Love and loss are inextricably intermingled in One More Jar of Jam, and both are served with a leavening of hope –
all in all, the recipe for a sweet book that affirms nature and family in equal
measure. It starts as a celebration of a seven-year-old girl’s relationship
with the mulberry tree behind her family’s house, with Michelle Sumovich
telling the story in poetic prose that affirms nature and childhood alike:
“there’s nowhere sweeter to sit/ than on branches, heavy with warm berries,”
and, when those branches are fruit-laden, it is wonderful to shake them “until
swollen fruit falls corner to corner/ on an old sheet, freckled with berry
juice.” The tale continues as the girl’s father makes dozens of jars of
mulberry jam for the family, for Grandma, “to sweeten neighbors’ bread,” and to
indulge in for the sheer pleasure of enjoying Nature’s bounty.
Then Sumovich darkens the story, and Gracey Zhang’s illustrations use a
dimmer palette as well: this is a rural area where you can “hear the far-off
coyote howl” and where strong storms sweep through in the night – one of them
being powerful enough to shatter an old fruit tree and leave it “broken and
cracked and done.” Now the sadness is as palpable as was the earlier enjoyment,
with “summer [that] is fruitless and dry as toast,” and Sumovich and Zhang
undertake the difficult task of helping young readers come to grips with this
small tragedy – which does not seem small at all – and find ways to cope and
move on, as the little girl at the center of the story finds she must do.
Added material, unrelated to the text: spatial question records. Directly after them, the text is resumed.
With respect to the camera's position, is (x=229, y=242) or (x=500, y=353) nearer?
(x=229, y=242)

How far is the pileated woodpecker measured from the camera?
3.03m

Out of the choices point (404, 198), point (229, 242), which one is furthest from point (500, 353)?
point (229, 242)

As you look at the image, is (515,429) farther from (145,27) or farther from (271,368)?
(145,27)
After several dull treeless seasons pass, the girl and her dad and their
dog sit on the tree stump – “you’ll gather/ those who miss it most” – and they
“celebrate things/ that can no longer celebrate themselves.” And so the healing
begins, with “flowers and a little cake” to affirm that “it’s enough/ just to
grow,” and with the girl marking the tree ring for the year she was born (which
is how readers learn that she is seven years old).
And then Nature shows its
power of revival: “suddenly silent, shiny leaves burst” from the stump and
growth begins anew, as the book ends with the excited little girl happily
waiting for, as the title clearly indicates, “one more jar of jam.”
This is a sensitive, perhaps slightly cloying story of simple pleasures
enjoyed, lost, and then regained – or expected to be regained. It does,
however, have a couple of small missteps of which caring parents should be
aware. The anticipatory ending is one of those: never is there a sense of how
long it would take a mulberry tree to regrow from a stump, or how long after
the initial growth the tree would bear fruit. That would actually make a good
story in itself, showing the tree serving one generation, falling in a storm,
and then eventually growing to serve the now-grown little girl’s own children
or grandchildren. But that is not this
story. And although the final page is nicely filled with pleasant anticipation
of more jam, parents may need to explain gently to young children that trees
take a long time to grow and an even
longer one to bear fruit, so the seven-year-old in this book will be a great
deal older when the tree again has mulberries – and will not necessarily be
living in the same house or anywhere near it. That is a colder dose of real
life than Sumovich and Zhang wish to offer, and it is understandable that they
do not provide it. But real-world children who do not know just how Nature
renews itself deserve to be informed – again, the watchword is “gently” – that the
lovely conclusion of One More Jar of Jam
is less than realistic.
Also less than realistic, and perhaps a small misstep for some readers, is the book’s now-common virtue signaling: the girl protagonist is interracial, with a white father and black Grandma (there is no sign of her mother). In the real world, blacks make up 12.1% of the U.S. population, according to BlackDemographics.com, using U.S. Census Bureau data; and among married black women, 93% have a black husband and 4% have a white spouse. So the family composition here is very, very unlikely to represent the arrangement in the homes of most of the intended readers. There is nothing wrong with that at all: the intent is surely to advance tolerance and the universality of the book’s message, and nobody says that books can or should show only families resembling those of the children at whom the books are targeted. However, in books designed to provide emotionally driven teachable moments, anything that distracts young readers risks getting in the way of the intended lesson. Adults will know that the family structure here is highly unusual and will likely consider it irrelevant – but since it is in no way dictated by the needs of the story, it stands out as an assertion of values beyond those of the book’s central message of love, loss, change, grief, and eventual acceptance and hope. Those are topics quite big enough on their own without adding further societal elements to them. And those elements may indeed be insignificant for some children and some families. In case they are not, though, parents attracted by the very moving elements of One More Jar of Jam should be ready to answer children’s questions about the book’s characters, and prepared to find ways – consistent with their own family values – to redirect young children’s attention to the foundational message of the book and the warmth and sensitivity with which Sumovich and Zhang deliver it.